M’s Extend Jack Z
Since this broke yesterday, we’re a little late to the party, but the Mariners announced that they’ve extended the contract of Jack Zduriencik for “multiple years” to keep him and his staff in place and continue the work that has been building since he was hired three years ago.
Plenty of other of people have weighed in on Jack’s extension and have talked about the focus on the farm system, development of talent through the draft, and how the M’s have begun to really build from within for the first time in 15-20 years. That’s all true, and is certainly one of the main reasons why the M’s decided to keep Jack around even though there hasn’t been a lot of winning going on since he took over. Everyone can see the ground work being laid for a bright future, and it was the right call to keep the current front office in place to continue the work they’ve been doing.
However, at some point, the front office is going to have to pivot, and my guess is that point is going to come within the next 12 months. While Jack got a “multi-year extension”, he didn’t get a lifetime extension, and I’m pretty sure that the ownership will eventually demand that all the ground work produce wins on the field at the Major League level. It’s one thing to see the fruit of guys like Dustin Ackley and Kyle Seager, but it’s another thing to have a competitive roster full of guys who can go toe to toe with the Texas Rangers.
The Mariners have a few guys who can do that. They have more coming. But there’s also still quite a bit of dreck on this roster. The team’s primary setup guy right now is Jamey Wright. The entire bullpen is really a bit of a disaster, if we’re being honest. After trading away Doug Fister and Erik Bedard, the rotation is no longer a strength – you could argue that the M’s really only have a couple of Major League starters right now. And, you know, the offense still isn’t great. Miguel Olivo hits fifth on most nights. Casper Wells isn’t yet showing that he’s an everyday left fielder in the big leagues. Franklin Gutierrez’s power is still completely MIA.
For all the good work that has been done on the farm, the big league team is still not very good. And yet, in the not too distant future, it needs to be good, and the M’s can’t count on all of the necessary talent coming from guys already in the organization. Danny Hultzen and James Paxton might help a lot, or they might be Gil Meche and Joel Pineiro. The M’s can’t depend entirely on the wave of talent coming to fill the holes.

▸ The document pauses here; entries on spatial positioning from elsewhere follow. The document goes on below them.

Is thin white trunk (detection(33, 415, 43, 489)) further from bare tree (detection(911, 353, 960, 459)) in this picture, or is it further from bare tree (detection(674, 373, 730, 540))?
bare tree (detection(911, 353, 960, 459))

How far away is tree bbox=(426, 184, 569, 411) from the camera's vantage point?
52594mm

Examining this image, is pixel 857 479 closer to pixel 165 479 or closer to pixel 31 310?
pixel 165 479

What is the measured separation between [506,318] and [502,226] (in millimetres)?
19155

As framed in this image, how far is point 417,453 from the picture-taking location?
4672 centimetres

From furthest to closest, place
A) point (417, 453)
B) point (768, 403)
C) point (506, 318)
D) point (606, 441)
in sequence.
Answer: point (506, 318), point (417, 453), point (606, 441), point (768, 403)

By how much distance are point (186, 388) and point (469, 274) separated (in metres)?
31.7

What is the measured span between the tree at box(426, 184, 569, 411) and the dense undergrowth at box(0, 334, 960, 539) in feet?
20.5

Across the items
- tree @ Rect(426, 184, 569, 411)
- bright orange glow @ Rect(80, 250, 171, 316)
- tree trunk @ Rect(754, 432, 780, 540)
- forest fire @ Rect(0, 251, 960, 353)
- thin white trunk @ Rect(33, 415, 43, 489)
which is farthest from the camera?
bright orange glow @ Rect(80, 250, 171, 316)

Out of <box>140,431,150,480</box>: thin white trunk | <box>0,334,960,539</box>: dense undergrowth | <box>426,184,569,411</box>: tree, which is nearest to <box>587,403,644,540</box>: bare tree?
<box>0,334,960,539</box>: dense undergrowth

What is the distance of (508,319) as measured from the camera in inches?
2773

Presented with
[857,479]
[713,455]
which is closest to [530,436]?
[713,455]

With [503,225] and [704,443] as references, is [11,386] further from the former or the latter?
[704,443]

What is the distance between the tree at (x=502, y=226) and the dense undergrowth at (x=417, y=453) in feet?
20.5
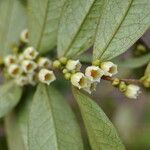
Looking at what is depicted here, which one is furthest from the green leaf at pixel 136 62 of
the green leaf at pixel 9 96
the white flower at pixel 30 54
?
the green leaf at pixel 9 96

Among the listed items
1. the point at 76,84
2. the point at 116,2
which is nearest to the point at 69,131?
the point at 76,84

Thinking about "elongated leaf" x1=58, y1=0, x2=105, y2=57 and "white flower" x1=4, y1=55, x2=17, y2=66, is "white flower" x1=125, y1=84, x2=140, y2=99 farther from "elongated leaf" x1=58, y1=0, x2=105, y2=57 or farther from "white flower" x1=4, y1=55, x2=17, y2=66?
"white flower" x1=4, y1=55, x2=17, y2=66

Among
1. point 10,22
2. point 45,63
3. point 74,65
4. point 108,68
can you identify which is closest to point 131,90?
point 108,68

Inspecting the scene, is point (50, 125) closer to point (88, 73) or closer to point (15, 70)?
point (88, 73)

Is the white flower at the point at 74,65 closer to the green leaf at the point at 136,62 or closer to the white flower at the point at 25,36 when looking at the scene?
the green leaf at the point at 136,62

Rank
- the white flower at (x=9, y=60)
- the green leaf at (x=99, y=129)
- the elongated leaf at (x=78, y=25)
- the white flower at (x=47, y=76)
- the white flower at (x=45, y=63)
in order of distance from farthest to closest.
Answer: the white flower at (x=9, y=60)
the white flower at (x=45, y=63)
the white flower at (x=47, y=76)
the elongated leaf at (x=78, y=25)
the green leaf at (x=99, y=129)

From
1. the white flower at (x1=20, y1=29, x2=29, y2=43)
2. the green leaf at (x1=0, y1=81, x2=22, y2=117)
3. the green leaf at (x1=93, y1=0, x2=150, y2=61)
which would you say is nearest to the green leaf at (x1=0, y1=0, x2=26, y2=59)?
the white flower at (x1=20, y1=29, x2=29, y2=43)
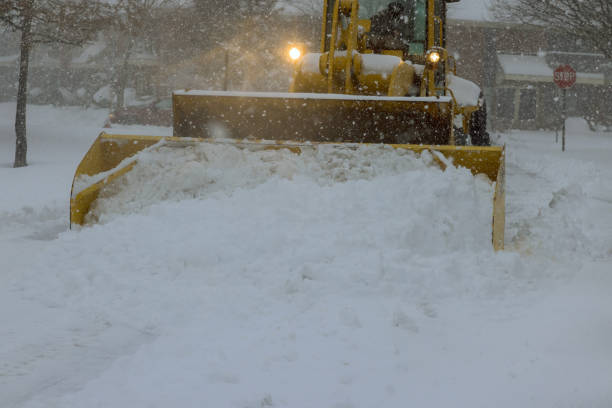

For the last few years, the focus has been on the farm system. Sure, the M’s “pivoted” somewhat when they made the Cliff Lee trade and the Chone Figgins signing, but even while they were making those moves, the focus was more on giving the team a chance to be good rather than making themselves the favorites in the division. It didn’t work, so they pivoted back towards building for the future.
I don’t know that the point has to come this winter, but the time is going to come when the team has to go back to focusing more on adding to the big league roster than the farm system. They’re going to have to get more guys like Franklin Gutierrez, Russell Branyan, and David Aardmsa – useful, present Major Leaguers who just need a better chance to show what they can do – rather than just sit around waiting for the minor league kids to be ready for the show.
The farm system is now in good shape – certainly better shape than the big league roster. The groundwork has been laid for a strong future, and that work needs to continue. But, pretty soon, the M’s need to put together a roster that can win 90 games in a season. Even with his contract extension, the ownership isn’t going to give Jack a free pass on 90 loss seasons forever.
I’m glad Jack is sticking around, and I do believe in what they’ve been doing to lay a foundation for the future. Pretty soon, though, I believe that the front office’s priorities will have to shift to a degree, and the organization will have to focus on building out the Major League roster to compete with what the rest of the division has to offer. How Jack does at that kind of GM’ing will determine whether or not he’ll get another contract extension in a few years.